PAGE EXCERPT START

Monday, March 25, 2019

Genetic Data Suggests That Early Modern Humans Migrated From South to East Africa

Science Daily is running a story that supports the idea that modern humans migrated from South to East Africa before exiting the continent.  Up until recently, all of the evidence seemed to suggest that South Africa, while having evidence of modern humans at Klasies Rivers Mouth, Border Cave and other sites, did not contribute to the migration out of Africa.  That has changed.
The Huddersfield-Minho team of geneticists, led by Professor Martin Richards at Huddersfield and Dr Pedro Soares in Braga, along with the eminent Cambridge archaeologist Professor Sir Paul Mellars, have studied the maternally-inherited mitochondrial DNA from Africans in unprecedented detail, and have identified a clear signal of a small-scale migration from South Africa to East Africa that took place at just that time, around 65,000 years ago. The signal is only evident today in the mitochondrial DNA. In the rest of the genome, it seems to have been eroded away to nothing by recombination -- the reshuffling of chromosomal genes between parents every generation, which doesn't affect the mitochondrial DNA -- in the intervening millennia.

PAGE EXCERPT END
RECORD EXTRACTS START

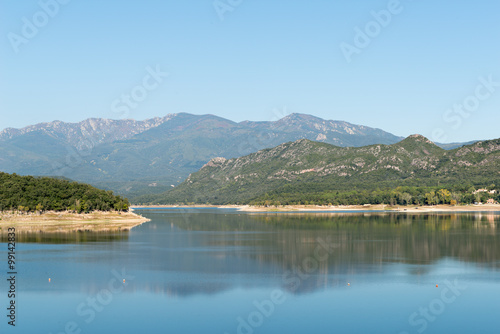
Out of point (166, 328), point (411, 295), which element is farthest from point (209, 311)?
point (411, 295)

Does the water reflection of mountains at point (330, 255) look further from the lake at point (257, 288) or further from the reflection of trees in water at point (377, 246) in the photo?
the lake at point (257, 288)

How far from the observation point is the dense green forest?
160625 mm

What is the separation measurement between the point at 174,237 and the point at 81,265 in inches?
2075

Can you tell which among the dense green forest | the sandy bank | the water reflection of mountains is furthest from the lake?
the dense green forest

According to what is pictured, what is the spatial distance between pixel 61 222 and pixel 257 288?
382ft

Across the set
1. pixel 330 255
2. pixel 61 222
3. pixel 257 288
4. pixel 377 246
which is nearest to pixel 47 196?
pixel 61 222

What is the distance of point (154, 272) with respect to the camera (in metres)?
70.4

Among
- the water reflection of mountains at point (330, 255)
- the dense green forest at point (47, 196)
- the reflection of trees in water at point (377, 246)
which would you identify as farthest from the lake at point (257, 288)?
the dense green forest at point (47, 196)

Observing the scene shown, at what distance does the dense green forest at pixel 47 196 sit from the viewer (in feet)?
527

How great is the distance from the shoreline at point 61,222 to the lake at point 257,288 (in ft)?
143

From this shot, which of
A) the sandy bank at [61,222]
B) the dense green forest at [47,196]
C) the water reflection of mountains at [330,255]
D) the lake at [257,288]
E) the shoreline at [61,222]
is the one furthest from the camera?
the dense green forest at [47,196]

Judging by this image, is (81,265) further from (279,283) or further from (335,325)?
(335,325)

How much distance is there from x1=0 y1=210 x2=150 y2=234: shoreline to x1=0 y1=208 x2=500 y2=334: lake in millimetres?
43685

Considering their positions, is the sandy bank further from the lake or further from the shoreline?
the lake
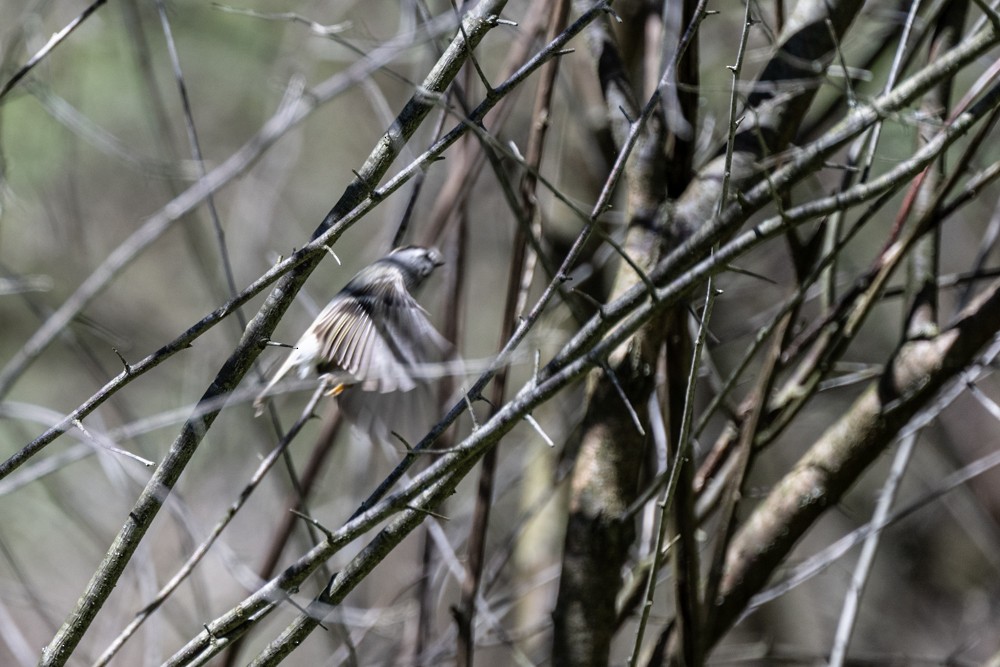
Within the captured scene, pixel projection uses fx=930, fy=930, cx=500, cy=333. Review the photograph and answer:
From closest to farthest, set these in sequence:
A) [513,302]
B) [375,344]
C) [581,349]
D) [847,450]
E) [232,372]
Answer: [581,349] → [232,372] → [847,450] → [513,302] → [375,344]

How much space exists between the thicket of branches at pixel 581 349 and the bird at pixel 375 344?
0.35 feet

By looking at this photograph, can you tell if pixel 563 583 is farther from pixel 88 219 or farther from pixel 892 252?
pixel 88 219

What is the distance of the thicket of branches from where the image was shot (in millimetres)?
1309

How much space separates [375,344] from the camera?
6.97 ft

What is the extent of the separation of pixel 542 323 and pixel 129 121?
12.8 ft

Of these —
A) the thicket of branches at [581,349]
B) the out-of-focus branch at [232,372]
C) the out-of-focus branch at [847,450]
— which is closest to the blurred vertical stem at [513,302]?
the thicket of branches at [581,349]

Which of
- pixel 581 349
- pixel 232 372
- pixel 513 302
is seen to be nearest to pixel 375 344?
pixel 513 302

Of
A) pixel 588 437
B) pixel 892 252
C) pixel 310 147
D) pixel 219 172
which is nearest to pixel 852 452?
pixel 892 252

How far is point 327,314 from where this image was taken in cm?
225

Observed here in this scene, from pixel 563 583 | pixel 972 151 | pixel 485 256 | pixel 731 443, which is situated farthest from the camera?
pixel 485 256

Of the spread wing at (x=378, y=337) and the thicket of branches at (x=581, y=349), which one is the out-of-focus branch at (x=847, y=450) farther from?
the spread wing at (x=378, y=337)

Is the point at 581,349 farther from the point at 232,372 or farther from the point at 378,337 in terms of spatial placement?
the point at 378,337

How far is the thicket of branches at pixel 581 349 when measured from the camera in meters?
1.31

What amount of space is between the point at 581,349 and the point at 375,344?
97 centimetres
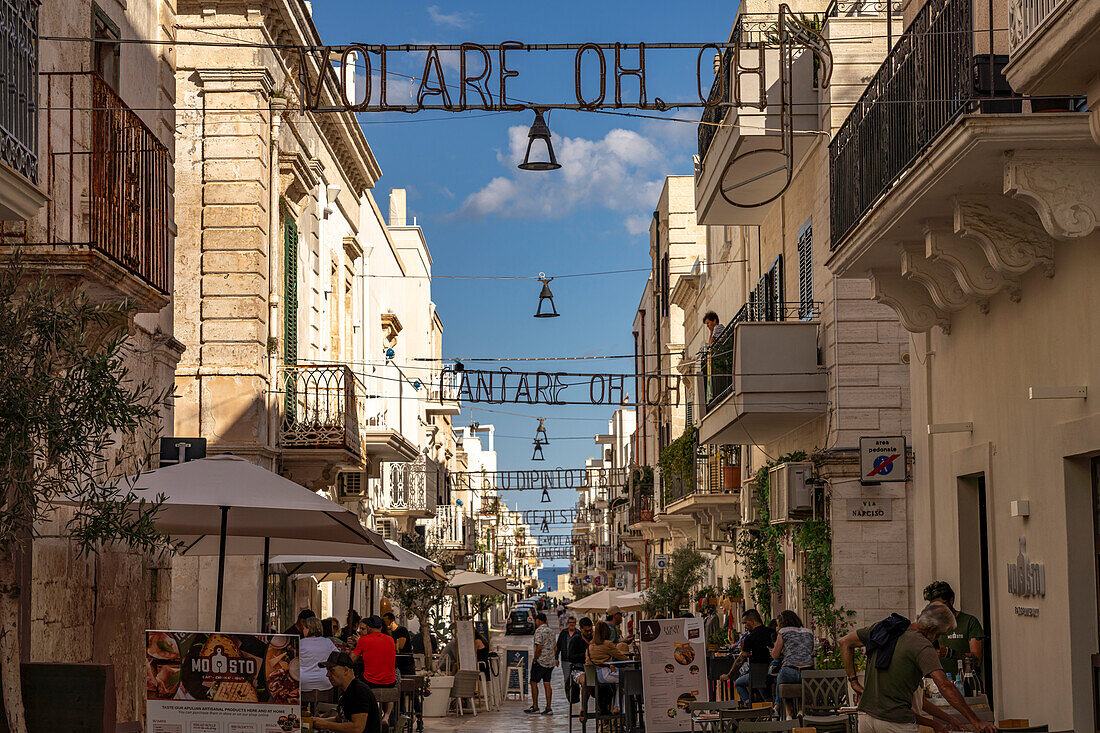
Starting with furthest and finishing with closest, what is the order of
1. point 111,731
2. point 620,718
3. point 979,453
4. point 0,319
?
point 620,718, point 979,453, point 111,731, point 0,319

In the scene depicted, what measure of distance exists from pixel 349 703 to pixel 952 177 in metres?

RECORD EXTRACTS END

WHAT THE TASK ASKS
From the post on early human migration, pull out the passage starting with "The Huddersfield-Minho team" and going on through "the intervening millennia.". The entries have nothing to do with the post on early human migration.

ANSWER FOR THIS EXERCISE
The Huddersfield-Minho team of geneticists, led by Professor Martin Richards at Huddersfield and Dr Pedro Soares in Braga, along with the eminent Cambridge archaeologist Professor Sir Paul Mellars, have studied the maternally-inherited mitochondrial DNA from Africans in unprecedented detail, and have identified a clear signal of a small-scale migration from South Africa to East Africa that took place at just that time, around 65,000 years ago. The signal is only evident today in the mitochondrial DNA. In the rest of the genome, it seems to have been eroded away to nothing by recombination -- the reshuffling of chromosomal genes between parents every generation, which doesn't affect the mitochondrial DNA -- in the intervening millennia.